── Listed entries ──

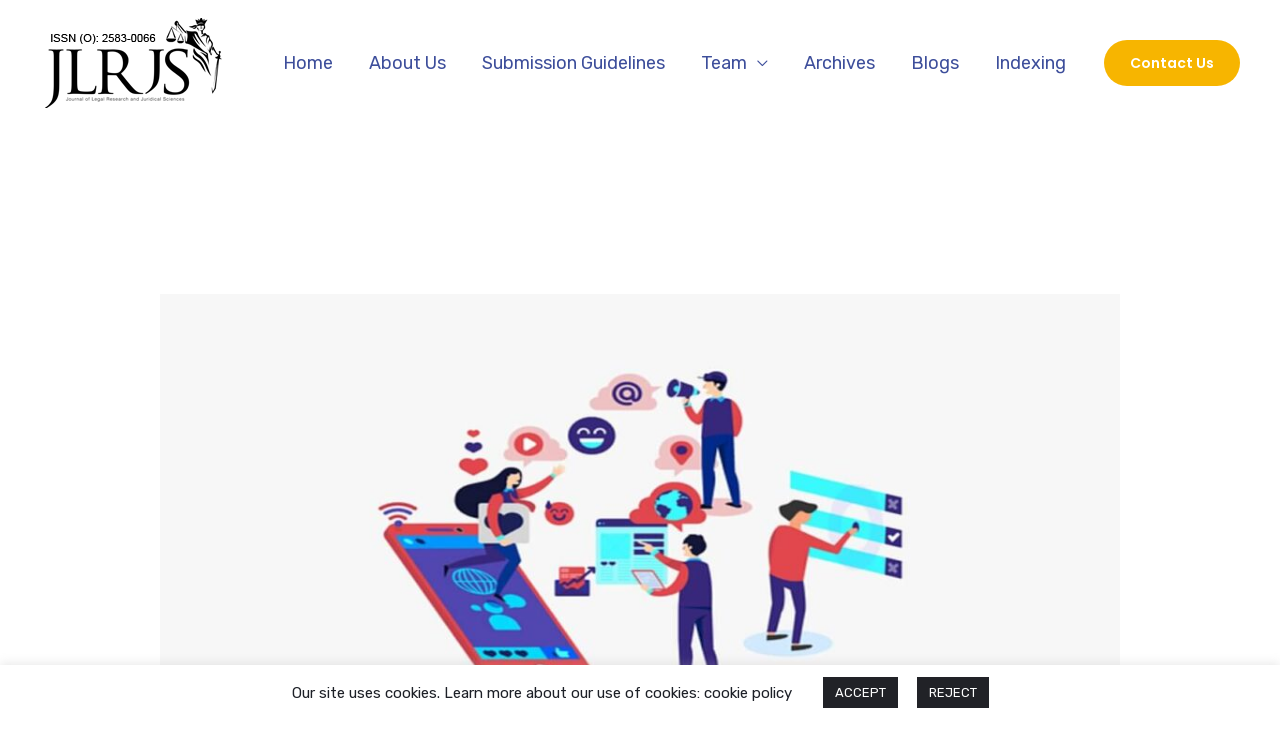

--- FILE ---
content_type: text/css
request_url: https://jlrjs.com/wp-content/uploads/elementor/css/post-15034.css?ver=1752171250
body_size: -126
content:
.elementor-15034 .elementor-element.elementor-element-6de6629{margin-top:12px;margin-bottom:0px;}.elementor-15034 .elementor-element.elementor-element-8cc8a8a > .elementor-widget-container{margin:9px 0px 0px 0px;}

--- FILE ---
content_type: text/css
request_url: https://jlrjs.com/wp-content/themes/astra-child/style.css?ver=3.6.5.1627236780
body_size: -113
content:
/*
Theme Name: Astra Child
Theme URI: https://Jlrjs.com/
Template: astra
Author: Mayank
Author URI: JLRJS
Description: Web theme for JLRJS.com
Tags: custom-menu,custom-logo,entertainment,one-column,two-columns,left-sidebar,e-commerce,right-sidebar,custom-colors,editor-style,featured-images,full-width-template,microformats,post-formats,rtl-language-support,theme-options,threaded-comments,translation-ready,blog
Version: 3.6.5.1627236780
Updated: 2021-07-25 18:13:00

───

• Task instructions:
From the records above, pull every line that has the string "style" and copy it.

• Written answer:
request_url: https://jlrjs.com/wp-content/themes/astra-child/style.css?ver=3.6.5.1627236780
Tags: custom-menu,custom-logo,entertainment,one-column,two-columns,left-sidebar,e-commerce,right-sidebar,custom-colors,editor-style,featured-images,full-width-template,microformats,post-formats,rtl-language-support,theme-options,threaded-comments,translation-ready,blog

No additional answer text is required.